GitHub | PyPI | Issues | Changelog
The interleave
package provides a function of the same name that takes a
number of iterators, runs them in separate threads, and yields the values
produced as soon as each one is available.
interleave
requires Python 3.8 or higher. Just use pip for Python 3 (You have pip, right?) to install
interleave
and its dependencies:
python3 -m pip install interleave
>>> from time import sleep, strftime
>>> from interleave import interleave
>>>
>>> def sleeper(idno, delays):
... for i, d in enumerate(delays):
... sleep(d)
... yield (idno, i)
...
>>> with interleave(
... [
... sleeper(0, [0, 1, 2]),
... sleeper(1, [2, 2, 2]),
... sleeper(2, [5, 2, 1]),
... ]
... ) as it:
... for x in it:
... print(strftime("%H:%M:%S"), x)
...
22:08:39 (0, 0)
22:08:40 (0, 1)
22:08:41 (1, 0)
22:08:42 (0, 2)
22:08:43 (1, 1)
22:08:44 (2, 0)
22:08:45 (1, 2)
22:08:46 (2, 1)
22:08:47 (2, 2)
interleave.interleave(
iterators: Iterable[Iterator[T]],
*,
max_workers: Optional[int] = None,
thread_name_prefix: str = "",
queue_size: Optional[int] = None,
onerror: interleave.OnError = interleave.STOP,
) -> interleave.Interleaver[T]
interleave()
runs the given iterators in separate threads and returns an
iterator that yields the values yielded by them as they become available. (See
below for details on the Interleaver
class.)
The max_workers
and thread_name_prefix
parameters are passed through to
the underlying concurrent.futures.ThreadPoolExecutor
(q.v.). max_workers
determines the
maximum number of iterators to run at one time.
The queue_size
parameter sets the maximum size of the queue used internally
to pipe values yielded by the iterators; when the queue is full, any iterator
with a value to yield will block waiting for the next value to be dequeued by a
call to the interleaver's __next__
. When queue_size
is None
(the
default), interleave()
uses a queue.SimpleQueue
, which has no maximum
size. When queue_size
is non-None
(including zero, signifying no
maximum size), interleave()
uses a queue.Queue
, whose get()
method
is uninterruptible (including by KeyboardInterrupt
) on Windows.
The onerror
parameter is an enum that determines how interleave()

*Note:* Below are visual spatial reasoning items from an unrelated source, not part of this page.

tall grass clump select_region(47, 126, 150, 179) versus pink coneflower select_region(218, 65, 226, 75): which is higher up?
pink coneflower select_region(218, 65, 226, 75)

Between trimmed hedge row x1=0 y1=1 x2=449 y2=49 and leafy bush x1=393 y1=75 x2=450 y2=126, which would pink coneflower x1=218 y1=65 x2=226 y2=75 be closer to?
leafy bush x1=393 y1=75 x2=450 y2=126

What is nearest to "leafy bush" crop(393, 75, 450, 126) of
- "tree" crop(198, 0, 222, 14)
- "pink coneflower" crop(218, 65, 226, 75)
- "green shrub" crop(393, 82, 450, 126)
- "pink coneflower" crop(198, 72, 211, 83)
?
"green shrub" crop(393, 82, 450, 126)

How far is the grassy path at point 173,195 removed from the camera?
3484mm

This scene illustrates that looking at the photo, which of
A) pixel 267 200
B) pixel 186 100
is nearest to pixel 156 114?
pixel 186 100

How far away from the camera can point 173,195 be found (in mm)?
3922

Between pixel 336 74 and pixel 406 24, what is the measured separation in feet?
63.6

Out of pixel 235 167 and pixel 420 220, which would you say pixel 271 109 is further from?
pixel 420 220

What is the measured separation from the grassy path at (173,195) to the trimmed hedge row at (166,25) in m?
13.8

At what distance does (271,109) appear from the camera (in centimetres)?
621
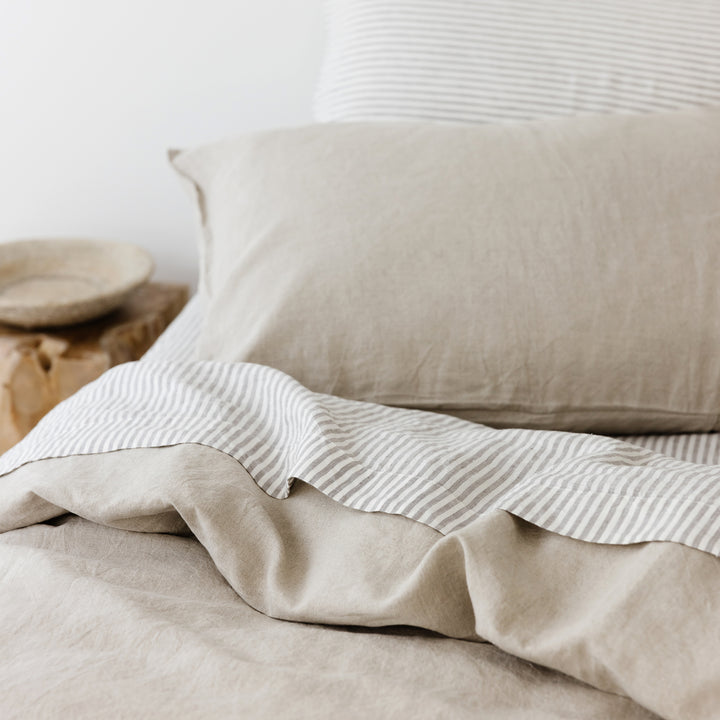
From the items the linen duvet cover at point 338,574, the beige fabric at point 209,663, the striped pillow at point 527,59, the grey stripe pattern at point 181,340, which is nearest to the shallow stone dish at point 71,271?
the grey stripe pattern at point 181,340

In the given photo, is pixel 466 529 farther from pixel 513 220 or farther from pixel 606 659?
pixel 513 220

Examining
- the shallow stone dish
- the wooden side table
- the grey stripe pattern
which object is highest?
the grey stripe pattern

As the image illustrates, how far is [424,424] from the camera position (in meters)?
0.77

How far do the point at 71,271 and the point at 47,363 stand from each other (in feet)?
0.79

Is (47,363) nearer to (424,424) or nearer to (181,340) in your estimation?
(181,340)

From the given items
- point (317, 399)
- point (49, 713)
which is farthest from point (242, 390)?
point (49, 713)

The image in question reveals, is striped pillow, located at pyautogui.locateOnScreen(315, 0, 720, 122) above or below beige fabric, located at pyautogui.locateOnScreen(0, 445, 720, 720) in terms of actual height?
above

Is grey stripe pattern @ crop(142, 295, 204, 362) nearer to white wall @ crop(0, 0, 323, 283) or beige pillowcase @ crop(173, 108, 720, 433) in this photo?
beige pillowcase @ crop(173, 108, 720, 433)

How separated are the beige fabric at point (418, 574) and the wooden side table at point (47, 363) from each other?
0.66 m

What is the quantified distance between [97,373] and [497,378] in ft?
2.48

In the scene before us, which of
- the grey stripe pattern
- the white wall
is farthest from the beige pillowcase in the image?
the white wall

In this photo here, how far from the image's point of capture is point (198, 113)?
1.57 metres

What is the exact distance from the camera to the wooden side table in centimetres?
133

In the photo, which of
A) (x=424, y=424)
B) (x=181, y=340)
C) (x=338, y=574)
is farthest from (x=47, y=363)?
(x=338, y=574)
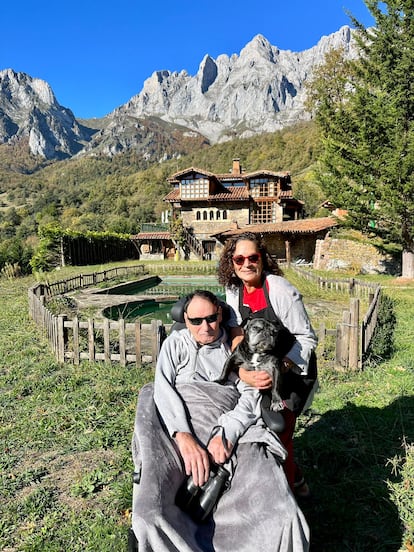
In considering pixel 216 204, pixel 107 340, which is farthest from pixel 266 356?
pixel 216 204

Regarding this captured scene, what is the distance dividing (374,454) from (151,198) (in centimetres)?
6996

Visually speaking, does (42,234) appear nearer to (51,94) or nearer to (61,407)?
(61,407)

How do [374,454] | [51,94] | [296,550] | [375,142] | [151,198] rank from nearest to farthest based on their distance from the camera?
[296,550] → [374,454] → [375,142] → [151,198] → [51,94]

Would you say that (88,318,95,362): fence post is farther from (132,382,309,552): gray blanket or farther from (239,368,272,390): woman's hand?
(239,368,272,390): woman's hand

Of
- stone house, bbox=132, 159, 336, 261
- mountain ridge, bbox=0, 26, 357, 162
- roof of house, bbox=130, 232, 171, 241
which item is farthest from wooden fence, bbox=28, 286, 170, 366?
mountain ridge, bbox=0, 26, 357, 162

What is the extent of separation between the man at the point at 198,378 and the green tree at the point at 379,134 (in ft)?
48.9

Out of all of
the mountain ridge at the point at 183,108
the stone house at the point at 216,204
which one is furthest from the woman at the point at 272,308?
the mountain ridge at the point at 183,108

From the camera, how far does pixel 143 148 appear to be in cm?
12731

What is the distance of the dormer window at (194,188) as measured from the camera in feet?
117

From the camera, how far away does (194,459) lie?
1.92m

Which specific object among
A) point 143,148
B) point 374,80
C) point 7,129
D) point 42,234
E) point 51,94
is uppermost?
point 51,94

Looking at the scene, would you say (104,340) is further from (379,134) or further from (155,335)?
(379,134)

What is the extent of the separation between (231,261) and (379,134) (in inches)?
627

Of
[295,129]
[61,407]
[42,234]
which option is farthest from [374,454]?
[295,129]
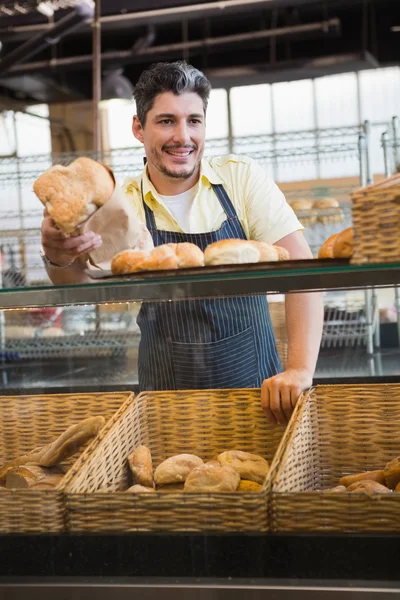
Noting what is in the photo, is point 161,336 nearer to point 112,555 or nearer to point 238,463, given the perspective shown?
point 238,463

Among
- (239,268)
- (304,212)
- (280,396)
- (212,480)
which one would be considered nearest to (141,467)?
(212,480)

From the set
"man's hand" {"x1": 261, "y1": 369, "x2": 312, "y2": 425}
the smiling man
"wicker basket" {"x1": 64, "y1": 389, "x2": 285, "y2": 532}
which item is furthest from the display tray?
the smiling man

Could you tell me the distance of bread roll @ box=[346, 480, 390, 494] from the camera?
1022 mm

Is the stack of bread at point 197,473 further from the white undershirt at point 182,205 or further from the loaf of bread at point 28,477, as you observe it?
the white undershirt at point 182,205

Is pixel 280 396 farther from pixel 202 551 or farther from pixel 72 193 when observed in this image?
pixel 72 193

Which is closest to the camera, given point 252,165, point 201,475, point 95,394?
point 201,475

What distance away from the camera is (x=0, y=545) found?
1010mm

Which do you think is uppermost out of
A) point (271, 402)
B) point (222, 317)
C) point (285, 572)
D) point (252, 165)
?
point (252, 165)

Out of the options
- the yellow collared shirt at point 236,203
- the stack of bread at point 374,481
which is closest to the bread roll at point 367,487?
the stack of bread at point 374,481

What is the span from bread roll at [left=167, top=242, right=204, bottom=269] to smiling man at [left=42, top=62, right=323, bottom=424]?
0.60 meters

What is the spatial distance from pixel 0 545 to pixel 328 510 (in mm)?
448

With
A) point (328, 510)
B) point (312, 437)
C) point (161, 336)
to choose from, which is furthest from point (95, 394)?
point (328, 510)

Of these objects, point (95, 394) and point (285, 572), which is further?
point (95, 394)

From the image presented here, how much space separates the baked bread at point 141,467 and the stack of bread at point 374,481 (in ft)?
0.94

should behave if one of the iterators raises an exception. The possible values
are:
STOP
- (default) Stop iterating over all iterators, cancel any outstanding iterators that haven't been started yet, wait for all running threads to finish, and reraise the exception. Note that, due to the inability to stop an iterator between yields, the "waiting" step involves waiting for each currently-running iterator to yield its next value before stopping. This can deadlock if the queue fills up in the interim.
DRAIN
- Like
STOP
, but any remaining values yielded by the iterators before they finish are yielded by the interleaver before raising the exception FINISH_ALL
- Continue running as normal and reraise the exception once all iterators have finished
FINISH_CURRENT
- Like
FINISH_ALL
, except that only currently-running iterators are run to completion; any iterators whose threads haven't yet been started when the exception is raised will have their jobs cancelled
Regardless of the value of onerror
, any later exceptions raised by
iterators after the initial exception are discarded.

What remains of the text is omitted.